◆ Directions
List every line below that contains the string "distant", matching case exactly.

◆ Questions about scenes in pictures
* * *

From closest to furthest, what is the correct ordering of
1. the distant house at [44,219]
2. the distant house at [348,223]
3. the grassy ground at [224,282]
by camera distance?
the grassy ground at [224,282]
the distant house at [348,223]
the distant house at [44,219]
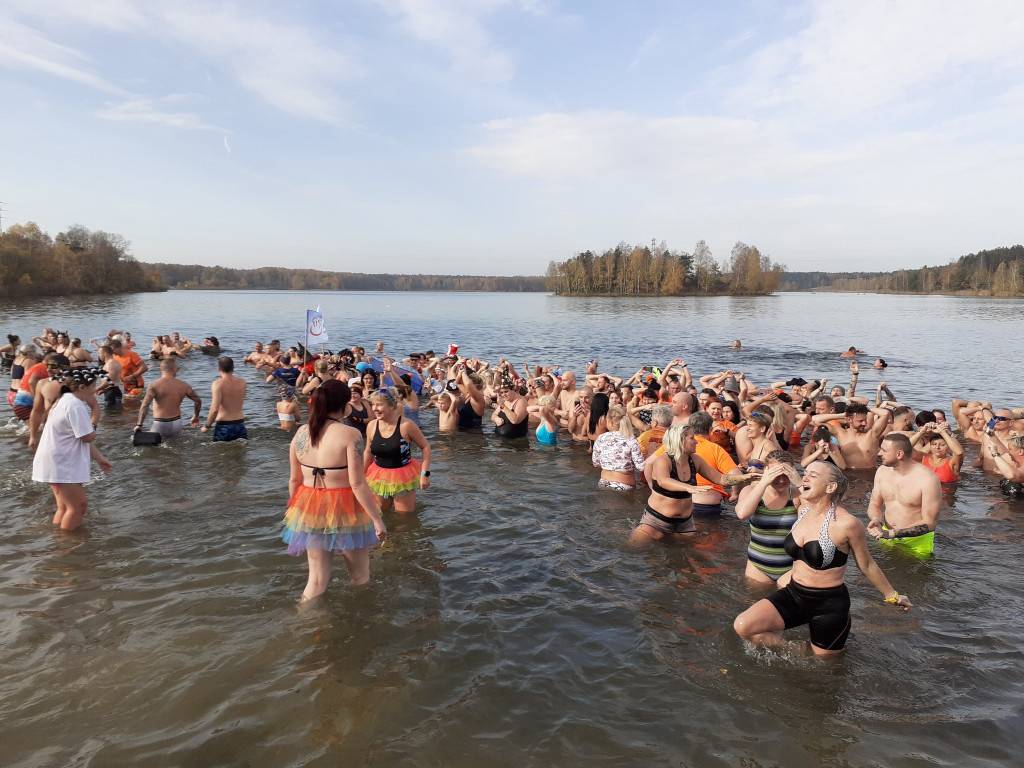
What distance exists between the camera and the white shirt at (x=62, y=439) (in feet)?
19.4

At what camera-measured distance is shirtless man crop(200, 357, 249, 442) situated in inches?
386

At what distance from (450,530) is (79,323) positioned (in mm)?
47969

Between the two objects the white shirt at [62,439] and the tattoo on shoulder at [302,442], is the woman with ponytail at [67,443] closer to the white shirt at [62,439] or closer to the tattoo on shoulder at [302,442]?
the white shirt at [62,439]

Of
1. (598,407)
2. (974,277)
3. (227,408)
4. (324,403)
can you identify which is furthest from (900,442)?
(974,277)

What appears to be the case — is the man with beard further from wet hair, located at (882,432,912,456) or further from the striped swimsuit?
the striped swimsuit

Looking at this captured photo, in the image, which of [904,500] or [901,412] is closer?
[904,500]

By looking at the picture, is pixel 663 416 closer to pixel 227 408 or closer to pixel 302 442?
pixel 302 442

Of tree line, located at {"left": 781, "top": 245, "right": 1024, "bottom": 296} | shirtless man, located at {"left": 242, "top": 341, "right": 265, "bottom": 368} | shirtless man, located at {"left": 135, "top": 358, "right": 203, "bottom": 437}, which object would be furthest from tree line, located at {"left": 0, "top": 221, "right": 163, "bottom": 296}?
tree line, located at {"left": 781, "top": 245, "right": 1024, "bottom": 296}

* * *

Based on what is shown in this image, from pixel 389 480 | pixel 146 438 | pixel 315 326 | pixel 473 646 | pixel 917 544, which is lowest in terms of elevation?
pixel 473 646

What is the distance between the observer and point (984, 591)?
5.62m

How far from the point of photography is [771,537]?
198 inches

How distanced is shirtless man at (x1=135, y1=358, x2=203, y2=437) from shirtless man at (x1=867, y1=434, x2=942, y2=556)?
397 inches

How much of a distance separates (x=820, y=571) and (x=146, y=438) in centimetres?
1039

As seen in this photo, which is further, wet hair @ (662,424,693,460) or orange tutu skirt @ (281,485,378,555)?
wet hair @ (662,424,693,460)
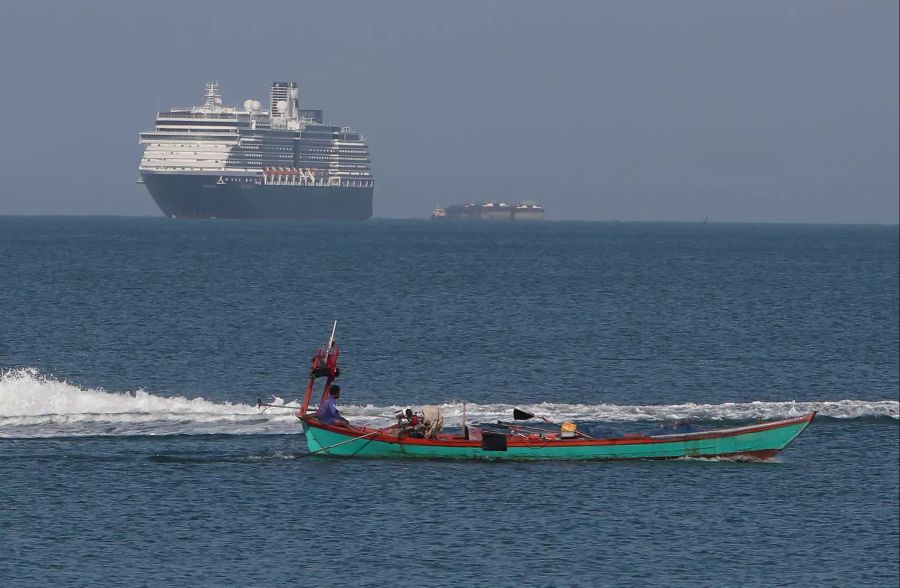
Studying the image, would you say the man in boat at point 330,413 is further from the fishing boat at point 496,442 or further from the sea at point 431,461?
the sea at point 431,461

* * *

◆ Answer to this task
1. the distant house at [44,219]
2. the distant house at [348,223]
the distant house at [348,223]
the distant house at [44,219]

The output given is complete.